[Saved entries]
----------
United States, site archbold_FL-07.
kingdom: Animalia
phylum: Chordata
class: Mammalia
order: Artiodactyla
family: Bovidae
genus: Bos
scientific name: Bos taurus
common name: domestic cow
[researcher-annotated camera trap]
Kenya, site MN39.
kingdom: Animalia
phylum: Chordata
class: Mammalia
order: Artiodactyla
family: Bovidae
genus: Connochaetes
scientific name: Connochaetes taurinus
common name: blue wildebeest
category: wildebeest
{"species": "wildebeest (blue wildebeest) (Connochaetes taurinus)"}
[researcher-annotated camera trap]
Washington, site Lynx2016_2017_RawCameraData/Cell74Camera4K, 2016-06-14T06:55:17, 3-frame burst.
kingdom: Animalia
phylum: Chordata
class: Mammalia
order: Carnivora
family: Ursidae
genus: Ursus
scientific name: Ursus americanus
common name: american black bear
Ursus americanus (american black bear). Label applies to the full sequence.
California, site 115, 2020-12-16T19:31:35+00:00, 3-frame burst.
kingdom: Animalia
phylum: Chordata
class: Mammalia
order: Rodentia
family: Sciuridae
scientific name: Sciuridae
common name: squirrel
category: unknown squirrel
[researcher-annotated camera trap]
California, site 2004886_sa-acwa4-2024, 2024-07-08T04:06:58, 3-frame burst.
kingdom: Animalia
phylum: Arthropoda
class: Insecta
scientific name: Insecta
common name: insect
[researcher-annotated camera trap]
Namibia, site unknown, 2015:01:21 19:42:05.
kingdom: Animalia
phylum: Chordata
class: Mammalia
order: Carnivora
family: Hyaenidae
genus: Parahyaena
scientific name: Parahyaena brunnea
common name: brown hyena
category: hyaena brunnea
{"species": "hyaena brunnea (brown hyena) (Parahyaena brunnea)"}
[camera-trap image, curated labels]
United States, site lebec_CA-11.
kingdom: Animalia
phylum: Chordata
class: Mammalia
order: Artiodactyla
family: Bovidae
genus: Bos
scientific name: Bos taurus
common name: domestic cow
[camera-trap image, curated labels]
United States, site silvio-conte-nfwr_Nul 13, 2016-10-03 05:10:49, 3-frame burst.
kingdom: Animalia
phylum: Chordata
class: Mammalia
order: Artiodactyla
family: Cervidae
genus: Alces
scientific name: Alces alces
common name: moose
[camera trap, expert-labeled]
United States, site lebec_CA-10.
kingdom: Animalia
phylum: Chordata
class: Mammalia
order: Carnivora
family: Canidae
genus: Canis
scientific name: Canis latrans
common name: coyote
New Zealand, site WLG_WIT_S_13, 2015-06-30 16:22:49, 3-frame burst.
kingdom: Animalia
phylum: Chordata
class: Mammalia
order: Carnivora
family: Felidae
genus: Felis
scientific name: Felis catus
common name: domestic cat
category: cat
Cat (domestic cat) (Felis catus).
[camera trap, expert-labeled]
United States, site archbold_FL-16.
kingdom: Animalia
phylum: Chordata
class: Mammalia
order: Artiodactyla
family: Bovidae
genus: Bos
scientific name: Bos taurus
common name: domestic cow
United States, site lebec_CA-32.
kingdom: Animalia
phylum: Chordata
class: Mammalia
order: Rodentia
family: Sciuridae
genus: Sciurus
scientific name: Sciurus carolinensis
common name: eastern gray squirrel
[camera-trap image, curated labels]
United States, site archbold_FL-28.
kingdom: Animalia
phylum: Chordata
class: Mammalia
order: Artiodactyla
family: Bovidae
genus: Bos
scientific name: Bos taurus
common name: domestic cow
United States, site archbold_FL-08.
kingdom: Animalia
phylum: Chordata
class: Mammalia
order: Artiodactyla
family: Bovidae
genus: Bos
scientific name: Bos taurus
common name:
----------
- **ABOUT THIS TASK**: Retype only this portion of the data above: the line containing "2024-07-08T04:06:58, 3-frame burst.", the line containing "genus: Sciurus", and all lines between them, exactly.

- **REPLY**:
California, site 2004886_sa-acwa4-2024, 2024-07-08T04:06:58, 3-frame burst.
kingdom: Animalia
phylum: Arthropoda
class: Insecta
scientific name: Insecta
common name: insect
[researcher-annotated camera trap]
Namibia, site unknown, 2015:01:21 19:42:05.
kingdom: Animalia
phylum: Chordata
class: Mammalia
order: Carnivora
family: Hyaenidae
genus: Parahyaena
scientific name: Parahyaena brunnea
common name: brown hyena
category: hyaena brunnea
{"species": "hyaena brunnea (brown hyena) (Parahyaena brunnea)"}
[camera-trap image, curated labels]
United States, site lebec_CA-11.
kingdom: Animalia
phylum: Chordata
class: Mammalia
order: Artiodactyla
family: Bovidae
genus: Bos
scientific name: Bos taurus
common name: domestic cow
[camera-trap image, curated labels]
United States, site silvio-conte-nfwr_Nul 13, 2016-10-03 05:10:49, 3-frame burst.
kingdom: Animalia
phylum: Chordata
class: Mammalia
order: Artiodactyla
family: Cervidae
genus: Alces
scientific name: Alces alces
common name: moose
[camera trap, expert-labeled]
United States, site lebec_CA-10.
kingdom: Animalia
phylum: Chordata
class: Mammalia
order: Carnivora
family: Canidae
genus: Canis
scientific name: Canis latrans
common name: coyote
New Zealand, site WLG_WIT_S_13, 2015-06-30 16:22:49, 3-frame burst.
kingdom: Animalia
phylum: Chordata
class: Mammalia
order: Carnivora
family: Felidae
genus: Felis
scientific name: Felis catus
common name: domestic cat
category: cat
Cat (domestic cat) (Felis catus).
[camera trap, expert-labeled]
United States, site archbold_FL-16.
kingdom: Animalia
phylum: Chordata
class: Mammalia
order: Artiodactyla
family: Bovidae
genus: Bos
scientific name: Bos taurus
common name: domestic cow
United States, site lebec_CA-32.
kingdom: Animalia
phylum: Chordata
class: Mammalia
order: Rodentia
family: Sciuridae
genus: Sciurus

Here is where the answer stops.